__Aufgabenstellung__:
a – Fasse den Textauszug über die Fahrt nach Sutherlin in zwei Sätzen zusammen.
b – Entnimm dem Textauszug wörtlich den Abschnitt, der bei den Worten „Bei Roseburg wechseln“ beginnt und nach den Worten „hier passieren, puh.“ endet.

Bei Roseburg wechseln wir auf die Interstate in Richtung Norden und sehen nach einigen Meilen etwas, von dem uns erzählt wurde, was ich aber als Hirngespinst abgetan hatte: Einzelne obdachlose Menschen, die mit Einkaufswagen und Sack und Pack entlang der Interstate daherstapfen … und das nicht unbedingt in gerader Linie, sondern teils mit ordentlich Schlagseite. Ich mag mir nicht vorstellen, wie viele Unfälle hier passieren, puh.
Einige Meilen später erreichen wir Sutherlin und fahren ab in Richtung des Sutherlin / Umpqua Valley KOA Holiday, bei dem wir problemlos spontan eine Site beziehen dürfen. Wege und Stellplätze sind geschottert und durch kleine Zäune voneinander getrennt, die Dame am Check-In ist besonders lieb. Das „Special“ des Campgrounds ist sein Auto-Kino J Alle Sites sind nach Norden ausgerichtet, wo sich eine große Leinwand befindet, auf der am Abend tatsächlich ein Film läuft. Über eine Radiofrequenz kann man sich den Sound dann direkt ins Womo holen, lustig! Gratis Popcorn gibt es am Office inklusive. Das eigentlich obligatorische Campground-Foto ist dem usseligen Wetter zum Opfer gefallen.

__Erfasste Daten__:

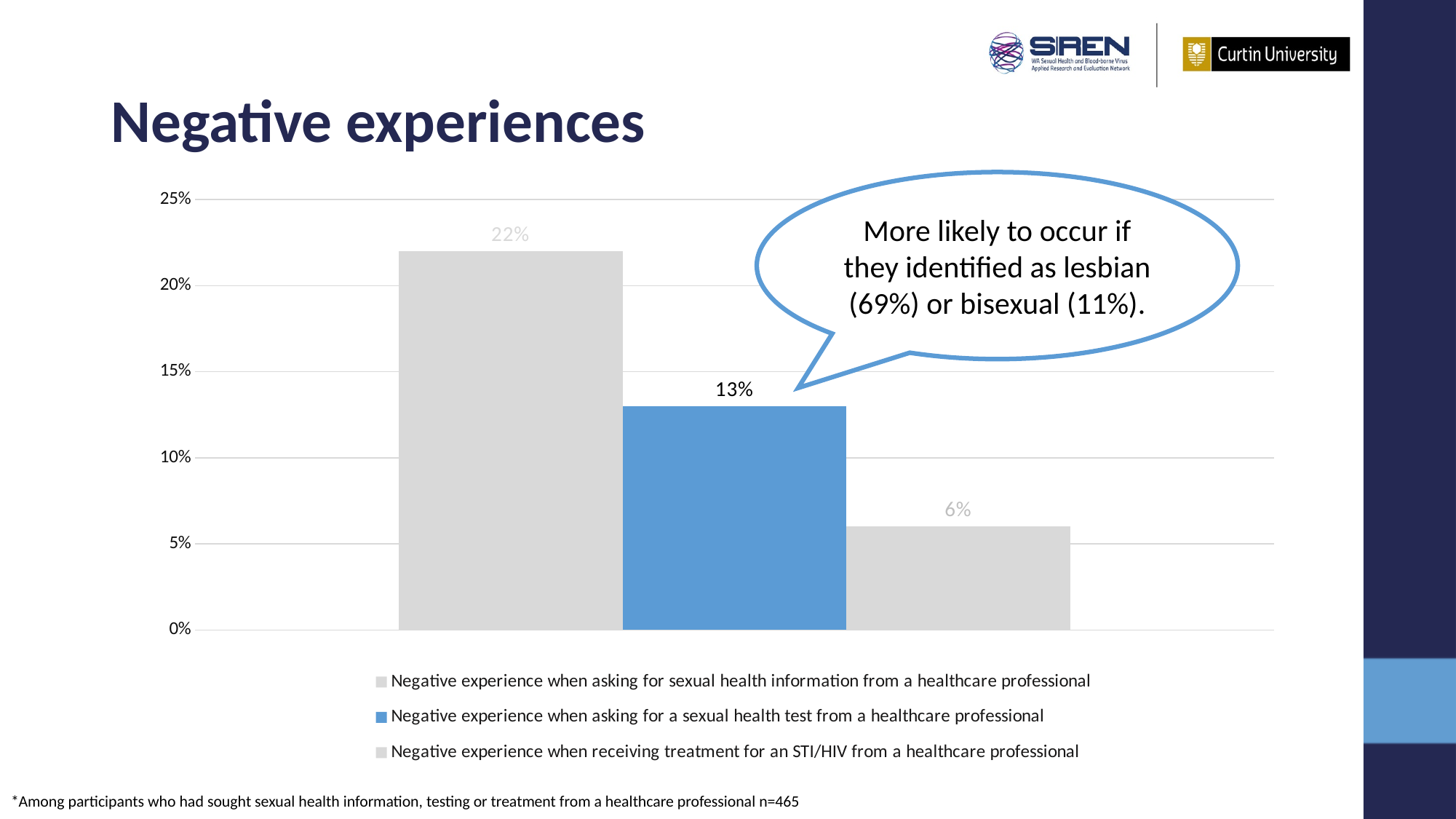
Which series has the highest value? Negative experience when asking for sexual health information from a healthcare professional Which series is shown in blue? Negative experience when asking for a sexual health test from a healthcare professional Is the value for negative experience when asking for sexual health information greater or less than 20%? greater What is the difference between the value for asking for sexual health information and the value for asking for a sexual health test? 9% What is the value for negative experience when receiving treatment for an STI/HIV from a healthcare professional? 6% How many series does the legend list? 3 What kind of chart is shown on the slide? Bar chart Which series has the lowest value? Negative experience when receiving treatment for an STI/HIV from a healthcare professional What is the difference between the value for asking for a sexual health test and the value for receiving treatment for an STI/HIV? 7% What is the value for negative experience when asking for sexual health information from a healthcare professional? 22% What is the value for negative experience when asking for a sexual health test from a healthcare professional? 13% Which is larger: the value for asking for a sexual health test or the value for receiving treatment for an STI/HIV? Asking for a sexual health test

* * *

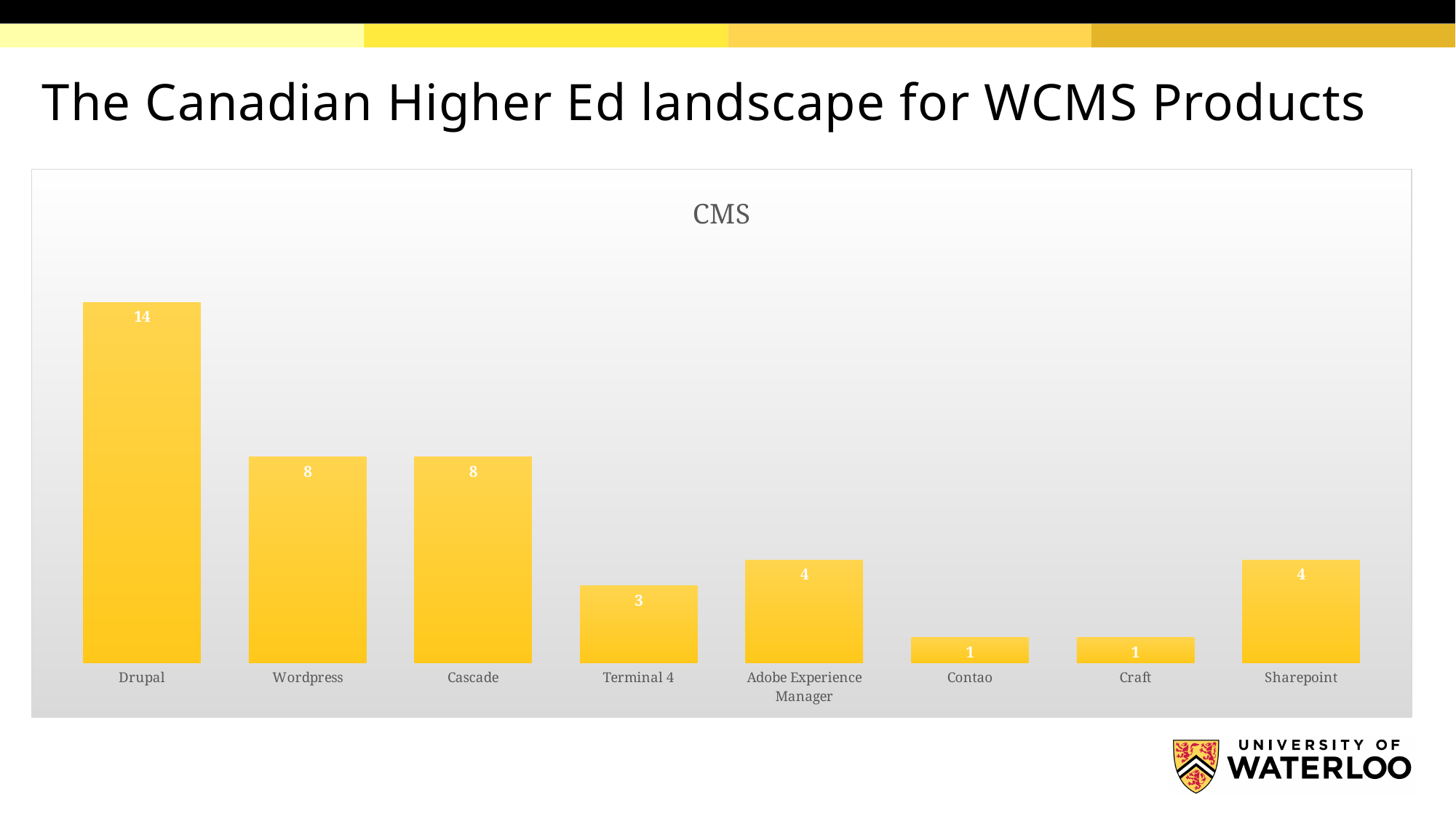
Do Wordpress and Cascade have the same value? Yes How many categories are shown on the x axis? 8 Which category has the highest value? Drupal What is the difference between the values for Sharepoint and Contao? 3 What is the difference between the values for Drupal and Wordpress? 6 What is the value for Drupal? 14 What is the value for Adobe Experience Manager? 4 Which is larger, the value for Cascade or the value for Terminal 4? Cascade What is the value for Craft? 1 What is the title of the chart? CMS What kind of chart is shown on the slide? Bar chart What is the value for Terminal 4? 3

__Antworten je Aufgabe__:
a – Nach dem Wechsel auf die Interstate bei Roseburg sehen die Reisenden obdachlose Menschen, die mit Einkaufswagen entlang der Fahrbahn laufen. In Sutherlin bekommen sie spontan eine Site auf dem KOA-Campground, dessen Besonderheit ein Autokino mit großer Leinwand, Ton über eine Radiofrequenz und kostenlosem Popcorn ist.

b –
Bei Roseburg wechseln wir auf die Interstate in Richtung Norden und sehen nach einigen Meilen etwas, von dem uns erzählt wurde, was ich aber als Hirngespinst abgetan hatte: Einzelne obdachlose Menschen, die mit Einkaufswagen und Sack und Pack entlang der Interstate daherstapfen … und das nicht unbedingt in gerader Linie, sondern teils mit ordentlich Schlagseite. Ich mag mir nicht vorstellen, wie viele Unfälle hier passieren, puh.